SOURCE PASSAGE —
..............................
But Bergman’s most recent memo to the town board, dated March 3, notes that the Department of Environmental Conservation’s “environmental assessment glossary” defines “structure” to include towers, poles, and things other than buildings.
However, Bergman concluded, the applicant’s newly submitted visual rendering of its proposed substation, also called a step-up transformer, shows a “robust” landscape plan along Edwards Avenue that will effectively screen it from the roadway.
Bergman had previously recommended that the substation, located 80 feet from the front property line, be relocated to a point set back not less than 350 feet. At the March 4 planning board hearing NextEra representatives said relocating the substation would require reconfiguring the entire site plan and, according to project manager Michael Dowling, would mean moving every solar panel.
So the town board is faced with a gnarly decision, especially since it has already negotiated a community benefits agreement with the applicant that will have the company pay the town $1.5 million. That’s plenty of incentive for the cash-strapped town to move this project across the finish line, especially in the current fiscal environment. But everything about this application has been gnarly, right from the beginning:
There’s the sheer amount of acreage in Calverton being committed to solar energy production. Nextera is the fifth major commercial solar facility in the 11933 zip code, all of which surrounds Edwards Avenue because of the location of an existing LIPA substation that feeds the utility’s grid. Land to be covered in solar panels, including NextEra and a second sPower project now pending before the state, exceed 570 acres.
..............................
Numeric chart reasoning data
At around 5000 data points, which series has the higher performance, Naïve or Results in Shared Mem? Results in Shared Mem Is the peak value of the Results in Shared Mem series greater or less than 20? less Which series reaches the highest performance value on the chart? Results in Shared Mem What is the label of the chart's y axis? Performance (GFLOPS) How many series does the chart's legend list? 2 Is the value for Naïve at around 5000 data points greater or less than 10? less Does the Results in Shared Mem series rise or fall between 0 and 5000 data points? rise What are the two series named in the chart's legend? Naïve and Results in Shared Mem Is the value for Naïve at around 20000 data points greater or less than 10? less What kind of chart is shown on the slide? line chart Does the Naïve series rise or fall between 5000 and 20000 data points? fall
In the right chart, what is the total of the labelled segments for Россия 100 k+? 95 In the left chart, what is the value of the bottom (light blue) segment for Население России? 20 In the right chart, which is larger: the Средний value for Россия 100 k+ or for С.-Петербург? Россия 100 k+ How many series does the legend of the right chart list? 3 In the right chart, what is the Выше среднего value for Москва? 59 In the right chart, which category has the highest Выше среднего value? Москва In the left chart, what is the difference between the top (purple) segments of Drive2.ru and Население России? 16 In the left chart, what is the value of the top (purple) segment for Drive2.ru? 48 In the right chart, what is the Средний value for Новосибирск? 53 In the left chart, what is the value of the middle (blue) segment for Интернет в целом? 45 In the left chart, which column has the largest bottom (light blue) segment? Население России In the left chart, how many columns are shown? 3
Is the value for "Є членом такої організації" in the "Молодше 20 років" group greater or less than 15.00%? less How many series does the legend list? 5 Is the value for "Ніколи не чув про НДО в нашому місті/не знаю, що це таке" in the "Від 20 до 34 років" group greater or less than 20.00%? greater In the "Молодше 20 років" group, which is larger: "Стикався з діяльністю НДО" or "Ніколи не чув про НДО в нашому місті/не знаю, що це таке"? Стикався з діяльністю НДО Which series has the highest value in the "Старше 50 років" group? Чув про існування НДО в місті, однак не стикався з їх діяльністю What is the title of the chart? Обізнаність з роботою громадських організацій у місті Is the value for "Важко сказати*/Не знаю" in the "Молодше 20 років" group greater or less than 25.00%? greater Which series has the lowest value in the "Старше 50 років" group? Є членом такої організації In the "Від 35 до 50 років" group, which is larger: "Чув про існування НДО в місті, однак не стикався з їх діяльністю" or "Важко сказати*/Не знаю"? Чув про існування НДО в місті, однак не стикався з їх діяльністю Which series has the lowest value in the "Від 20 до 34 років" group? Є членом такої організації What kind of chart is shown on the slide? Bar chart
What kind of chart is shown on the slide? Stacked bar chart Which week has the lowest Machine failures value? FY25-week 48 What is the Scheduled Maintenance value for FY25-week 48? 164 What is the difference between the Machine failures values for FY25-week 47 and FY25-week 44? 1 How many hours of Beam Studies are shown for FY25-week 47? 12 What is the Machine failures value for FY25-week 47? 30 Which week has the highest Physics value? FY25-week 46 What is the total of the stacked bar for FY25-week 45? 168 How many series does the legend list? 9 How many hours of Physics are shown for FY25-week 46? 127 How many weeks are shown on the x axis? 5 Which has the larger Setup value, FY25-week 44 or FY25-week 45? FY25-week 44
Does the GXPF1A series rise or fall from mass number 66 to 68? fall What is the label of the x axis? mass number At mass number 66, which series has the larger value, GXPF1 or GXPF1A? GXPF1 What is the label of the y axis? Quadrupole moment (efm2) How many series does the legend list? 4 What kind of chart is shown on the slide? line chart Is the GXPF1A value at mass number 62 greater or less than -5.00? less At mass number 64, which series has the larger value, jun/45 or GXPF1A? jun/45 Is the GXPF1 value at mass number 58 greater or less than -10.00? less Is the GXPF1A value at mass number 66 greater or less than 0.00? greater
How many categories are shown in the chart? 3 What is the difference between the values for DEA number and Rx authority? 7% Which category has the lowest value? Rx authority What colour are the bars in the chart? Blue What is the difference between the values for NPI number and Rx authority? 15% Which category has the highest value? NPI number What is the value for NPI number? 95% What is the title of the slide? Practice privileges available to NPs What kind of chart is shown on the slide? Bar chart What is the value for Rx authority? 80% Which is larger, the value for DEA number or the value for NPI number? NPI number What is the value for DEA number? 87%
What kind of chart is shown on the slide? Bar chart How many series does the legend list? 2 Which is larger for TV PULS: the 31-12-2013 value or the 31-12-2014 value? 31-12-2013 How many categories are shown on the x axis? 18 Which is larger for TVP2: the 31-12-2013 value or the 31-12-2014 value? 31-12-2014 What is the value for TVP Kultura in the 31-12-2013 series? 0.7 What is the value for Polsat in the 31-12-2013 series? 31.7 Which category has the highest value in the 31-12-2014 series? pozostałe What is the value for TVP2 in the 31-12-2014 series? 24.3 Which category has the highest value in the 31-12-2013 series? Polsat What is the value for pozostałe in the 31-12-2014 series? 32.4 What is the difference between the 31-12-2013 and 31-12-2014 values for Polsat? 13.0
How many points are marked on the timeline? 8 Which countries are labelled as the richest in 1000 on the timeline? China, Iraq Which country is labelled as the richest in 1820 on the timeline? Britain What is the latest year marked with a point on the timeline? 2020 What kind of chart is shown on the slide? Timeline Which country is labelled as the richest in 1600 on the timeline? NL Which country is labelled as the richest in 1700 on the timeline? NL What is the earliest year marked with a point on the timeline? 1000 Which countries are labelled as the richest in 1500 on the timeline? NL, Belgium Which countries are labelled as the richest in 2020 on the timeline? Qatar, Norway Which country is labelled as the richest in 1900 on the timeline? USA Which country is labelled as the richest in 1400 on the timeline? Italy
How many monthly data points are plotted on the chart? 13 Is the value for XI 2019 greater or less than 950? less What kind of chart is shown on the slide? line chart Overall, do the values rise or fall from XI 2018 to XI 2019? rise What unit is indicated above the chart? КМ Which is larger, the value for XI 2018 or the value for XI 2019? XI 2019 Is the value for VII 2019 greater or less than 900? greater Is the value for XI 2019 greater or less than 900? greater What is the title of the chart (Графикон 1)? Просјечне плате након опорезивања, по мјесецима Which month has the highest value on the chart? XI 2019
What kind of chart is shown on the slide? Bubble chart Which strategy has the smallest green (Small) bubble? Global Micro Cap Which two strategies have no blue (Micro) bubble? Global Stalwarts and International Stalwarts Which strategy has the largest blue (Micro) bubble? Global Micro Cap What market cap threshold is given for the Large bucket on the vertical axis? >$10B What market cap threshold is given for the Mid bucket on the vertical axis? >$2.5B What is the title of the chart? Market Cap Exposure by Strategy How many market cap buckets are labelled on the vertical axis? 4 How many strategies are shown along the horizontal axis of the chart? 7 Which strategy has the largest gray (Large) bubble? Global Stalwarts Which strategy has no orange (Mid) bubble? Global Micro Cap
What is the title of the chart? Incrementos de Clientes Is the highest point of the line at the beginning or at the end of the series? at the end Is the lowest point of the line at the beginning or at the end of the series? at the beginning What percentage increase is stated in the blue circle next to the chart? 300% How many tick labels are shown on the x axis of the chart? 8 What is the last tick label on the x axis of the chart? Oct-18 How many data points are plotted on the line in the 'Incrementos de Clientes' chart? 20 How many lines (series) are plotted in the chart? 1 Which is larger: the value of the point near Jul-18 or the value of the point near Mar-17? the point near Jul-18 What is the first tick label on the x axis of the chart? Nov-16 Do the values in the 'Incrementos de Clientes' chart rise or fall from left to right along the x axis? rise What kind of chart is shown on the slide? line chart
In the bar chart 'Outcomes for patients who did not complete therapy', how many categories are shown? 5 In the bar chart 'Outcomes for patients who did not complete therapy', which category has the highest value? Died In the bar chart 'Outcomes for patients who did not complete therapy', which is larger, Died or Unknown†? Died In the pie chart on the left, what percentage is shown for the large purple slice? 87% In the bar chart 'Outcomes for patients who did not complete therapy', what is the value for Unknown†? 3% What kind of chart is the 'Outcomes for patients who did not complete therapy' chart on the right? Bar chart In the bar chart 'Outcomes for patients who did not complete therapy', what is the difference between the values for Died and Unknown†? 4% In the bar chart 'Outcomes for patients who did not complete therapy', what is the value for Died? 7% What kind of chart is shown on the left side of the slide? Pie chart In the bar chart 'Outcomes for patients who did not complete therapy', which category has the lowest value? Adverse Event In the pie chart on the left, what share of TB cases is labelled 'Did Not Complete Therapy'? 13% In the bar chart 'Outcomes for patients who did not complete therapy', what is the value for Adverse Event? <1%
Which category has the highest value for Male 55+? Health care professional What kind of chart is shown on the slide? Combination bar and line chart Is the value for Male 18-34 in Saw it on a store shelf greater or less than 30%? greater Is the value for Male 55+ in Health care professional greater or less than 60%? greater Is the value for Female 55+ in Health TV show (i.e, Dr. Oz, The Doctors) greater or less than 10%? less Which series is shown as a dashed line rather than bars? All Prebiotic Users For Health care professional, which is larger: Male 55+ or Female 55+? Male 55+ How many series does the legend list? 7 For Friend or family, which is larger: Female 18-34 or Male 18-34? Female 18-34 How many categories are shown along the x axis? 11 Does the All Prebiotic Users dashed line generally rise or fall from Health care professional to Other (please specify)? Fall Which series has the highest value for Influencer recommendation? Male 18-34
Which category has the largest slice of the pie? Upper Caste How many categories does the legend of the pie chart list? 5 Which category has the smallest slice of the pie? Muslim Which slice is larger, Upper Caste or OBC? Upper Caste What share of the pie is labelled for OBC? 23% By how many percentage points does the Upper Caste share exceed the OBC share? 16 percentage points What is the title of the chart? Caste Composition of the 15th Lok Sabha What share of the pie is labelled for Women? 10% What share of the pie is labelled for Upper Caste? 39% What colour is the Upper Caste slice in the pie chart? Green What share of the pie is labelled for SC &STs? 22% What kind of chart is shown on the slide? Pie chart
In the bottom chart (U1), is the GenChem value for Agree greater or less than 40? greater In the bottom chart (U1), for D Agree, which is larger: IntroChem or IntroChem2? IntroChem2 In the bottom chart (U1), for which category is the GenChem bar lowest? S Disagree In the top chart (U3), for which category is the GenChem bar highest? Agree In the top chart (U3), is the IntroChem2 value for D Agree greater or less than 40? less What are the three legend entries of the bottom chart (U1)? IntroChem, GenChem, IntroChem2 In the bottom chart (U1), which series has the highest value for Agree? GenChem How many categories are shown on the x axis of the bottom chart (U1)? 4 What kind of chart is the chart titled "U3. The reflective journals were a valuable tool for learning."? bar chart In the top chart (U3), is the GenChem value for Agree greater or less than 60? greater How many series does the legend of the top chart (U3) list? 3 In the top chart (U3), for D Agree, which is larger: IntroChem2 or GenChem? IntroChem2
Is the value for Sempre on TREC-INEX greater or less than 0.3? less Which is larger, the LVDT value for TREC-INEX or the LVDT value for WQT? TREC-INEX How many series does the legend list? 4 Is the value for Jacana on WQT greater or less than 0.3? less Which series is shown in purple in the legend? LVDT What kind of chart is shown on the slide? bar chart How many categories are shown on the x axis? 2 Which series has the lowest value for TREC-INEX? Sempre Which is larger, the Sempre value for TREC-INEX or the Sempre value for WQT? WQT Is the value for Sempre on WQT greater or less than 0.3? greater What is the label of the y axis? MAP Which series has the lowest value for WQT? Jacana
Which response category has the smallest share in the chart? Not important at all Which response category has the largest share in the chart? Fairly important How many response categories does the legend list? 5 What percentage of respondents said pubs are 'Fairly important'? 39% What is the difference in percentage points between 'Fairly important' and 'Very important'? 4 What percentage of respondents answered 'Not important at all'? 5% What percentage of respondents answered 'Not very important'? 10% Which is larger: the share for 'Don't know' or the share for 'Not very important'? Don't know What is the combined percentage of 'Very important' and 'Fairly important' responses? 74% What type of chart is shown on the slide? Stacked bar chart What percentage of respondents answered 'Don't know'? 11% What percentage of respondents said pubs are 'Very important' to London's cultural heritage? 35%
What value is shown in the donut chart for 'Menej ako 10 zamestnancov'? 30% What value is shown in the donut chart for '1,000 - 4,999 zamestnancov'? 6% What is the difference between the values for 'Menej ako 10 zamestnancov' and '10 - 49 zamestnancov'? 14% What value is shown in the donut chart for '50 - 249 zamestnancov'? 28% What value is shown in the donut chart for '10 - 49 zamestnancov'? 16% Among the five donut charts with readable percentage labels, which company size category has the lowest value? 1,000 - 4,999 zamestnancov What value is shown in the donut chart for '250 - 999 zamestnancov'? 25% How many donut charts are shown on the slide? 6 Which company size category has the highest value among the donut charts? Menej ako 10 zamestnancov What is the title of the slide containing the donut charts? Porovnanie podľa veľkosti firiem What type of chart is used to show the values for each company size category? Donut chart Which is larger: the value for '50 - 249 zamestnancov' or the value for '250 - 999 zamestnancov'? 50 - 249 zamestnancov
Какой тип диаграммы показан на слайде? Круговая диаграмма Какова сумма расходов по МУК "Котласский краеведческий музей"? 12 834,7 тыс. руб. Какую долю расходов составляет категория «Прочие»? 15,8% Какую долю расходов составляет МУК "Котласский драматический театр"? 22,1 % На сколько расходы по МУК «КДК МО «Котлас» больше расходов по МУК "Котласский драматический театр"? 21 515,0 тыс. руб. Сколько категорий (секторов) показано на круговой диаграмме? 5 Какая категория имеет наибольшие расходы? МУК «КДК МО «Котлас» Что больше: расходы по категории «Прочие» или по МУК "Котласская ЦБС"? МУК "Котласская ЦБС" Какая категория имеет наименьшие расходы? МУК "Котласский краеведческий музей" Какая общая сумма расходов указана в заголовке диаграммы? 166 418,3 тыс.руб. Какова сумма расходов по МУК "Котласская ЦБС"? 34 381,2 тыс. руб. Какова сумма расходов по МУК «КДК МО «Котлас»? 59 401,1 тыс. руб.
..............................
EXERCISE INSTRUCTIONS — In the passage about the Calverton solar project, how far back did Bergman previously recommend the substation be set? The lines have nothing to do with the passage about the Calverton solar project.

WORKED SOLUTION — Not less than 350 feet from the front property line.